EXCERPTED PASSAGE:
Points of good practice

1
It is recommended that an intentional search should be considered for non-syndromic craniosynostosis by means of prenatal ultrasound when there are risk factors.
2
The cephalic index should be determined pre- and postoperatively.
3
It is recommended that the parents of patients with non-syndromic craniosynostosis should be offered genetic counselling to ensure that they understand the medical aspects of the disorder, its aetiology, its probable course and possible management, as well as the risk of recurrence, for correct decision making.
4
The fronto-orbital advancement technique is recommended for patients with trigonocephaly and anterior plagiocephaly.
5
All patients with suspected non-syndromic craniosynostosis should be referred to Neurosurgery or Plastic Surgery for confirmation of diagnosis and treatment.
6
All patients diagnosed with non-syndromic craniosynostosis should be sent to Genetics to determine the aetiology and be offered genetic counselling.
7
All patients diagnosed with non-syndromic craniosynostosis should be sent to Rehabilitation for neurodevelopmental monitoring and prompt intervention to prevent neurological sequelae.

Material and methods

The group developing the clinical practice guideline for the diagnosis, treatment and rehabilitation of non-syndromic craniosynostosis in the 3 levels of care comprised health professionals who were specialists in physical medicine and rehabilitation, genetics, neurosurgery, general surgery and internal medicine, and physiotherapy and rehabilitation graduates, who together defined the focus, scope and clinical questions of the guideline. The target population were children aged from 0 to 23 months.

THE TASK:
Can you write out the craniosynostosis guideline from "Points of good" to "are risk factors.", changing "prenatal ultrasound" to "fetal ultrasound"? The rows are separate material and unrelated to the craniosynostosis guideline.

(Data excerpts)

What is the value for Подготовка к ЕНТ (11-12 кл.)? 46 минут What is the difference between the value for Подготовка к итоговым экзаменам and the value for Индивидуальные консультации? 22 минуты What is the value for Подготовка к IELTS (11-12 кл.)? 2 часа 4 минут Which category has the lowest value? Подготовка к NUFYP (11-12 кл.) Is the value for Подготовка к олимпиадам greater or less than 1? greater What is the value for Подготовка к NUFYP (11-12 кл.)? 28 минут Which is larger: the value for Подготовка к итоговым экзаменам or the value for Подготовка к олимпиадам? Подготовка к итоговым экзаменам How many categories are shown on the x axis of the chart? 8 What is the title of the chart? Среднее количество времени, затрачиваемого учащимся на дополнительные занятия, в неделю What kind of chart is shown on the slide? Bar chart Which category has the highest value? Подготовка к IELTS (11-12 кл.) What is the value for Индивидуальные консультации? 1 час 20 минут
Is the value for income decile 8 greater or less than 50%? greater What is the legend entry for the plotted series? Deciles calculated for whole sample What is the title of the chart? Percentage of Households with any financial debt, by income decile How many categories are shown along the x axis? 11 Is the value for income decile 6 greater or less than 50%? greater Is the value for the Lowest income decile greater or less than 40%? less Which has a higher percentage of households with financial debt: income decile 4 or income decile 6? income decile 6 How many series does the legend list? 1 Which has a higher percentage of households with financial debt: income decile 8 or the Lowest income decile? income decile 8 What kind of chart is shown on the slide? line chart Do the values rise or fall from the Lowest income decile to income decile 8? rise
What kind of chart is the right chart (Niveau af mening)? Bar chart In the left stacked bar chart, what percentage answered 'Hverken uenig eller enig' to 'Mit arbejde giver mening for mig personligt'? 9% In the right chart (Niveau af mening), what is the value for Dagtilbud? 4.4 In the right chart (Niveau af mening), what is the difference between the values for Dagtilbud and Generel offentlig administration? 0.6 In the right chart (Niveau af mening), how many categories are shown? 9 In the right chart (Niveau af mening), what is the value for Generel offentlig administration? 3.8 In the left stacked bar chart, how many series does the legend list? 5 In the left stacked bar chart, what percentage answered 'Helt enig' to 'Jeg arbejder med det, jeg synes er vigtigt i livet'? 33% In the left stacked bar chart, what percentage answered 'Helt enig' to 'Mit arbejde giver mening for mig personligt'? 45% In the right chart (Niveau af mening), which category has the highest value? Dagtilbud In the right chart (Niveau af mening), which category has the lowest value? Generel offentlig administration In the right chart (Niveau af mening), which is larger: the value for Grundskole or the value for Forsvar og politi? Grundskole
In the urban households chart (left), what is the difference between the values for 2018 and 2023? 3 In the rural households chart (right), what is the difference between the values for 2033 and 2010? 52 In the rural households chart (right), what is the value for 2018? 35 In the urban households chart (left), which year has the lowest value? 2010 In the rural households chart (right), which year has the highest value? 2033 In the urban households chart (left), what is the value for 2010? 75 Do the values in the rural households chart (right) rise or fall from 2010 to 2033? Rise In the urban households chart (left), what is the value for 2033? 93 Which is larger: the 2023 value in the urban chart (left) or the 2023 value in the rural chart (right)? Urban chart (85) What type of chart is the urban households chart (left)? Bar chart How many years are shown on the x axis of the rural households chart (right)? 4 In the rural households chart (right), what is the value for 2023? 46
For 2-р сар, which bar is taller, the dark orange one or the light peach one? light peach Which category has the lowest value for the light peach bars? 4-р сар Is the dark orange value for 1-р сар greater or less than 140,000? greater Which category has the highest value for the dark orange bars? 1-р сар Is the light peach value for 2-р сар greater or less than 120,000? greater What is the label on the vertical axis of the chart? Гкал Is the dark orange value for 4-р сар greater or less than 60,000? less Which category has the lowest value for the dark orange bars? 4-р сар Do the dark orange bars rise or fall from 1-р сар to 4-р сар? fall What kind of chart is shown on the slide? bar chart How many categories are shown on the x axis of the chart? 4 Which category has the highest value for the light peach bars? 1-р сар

EXERCISE RESPONSE:
Points of good practice

1
It is recommended that an intentional search should be considered for non-syndromic craniosynostosis by means of fetal ultrasound when there are risk factors.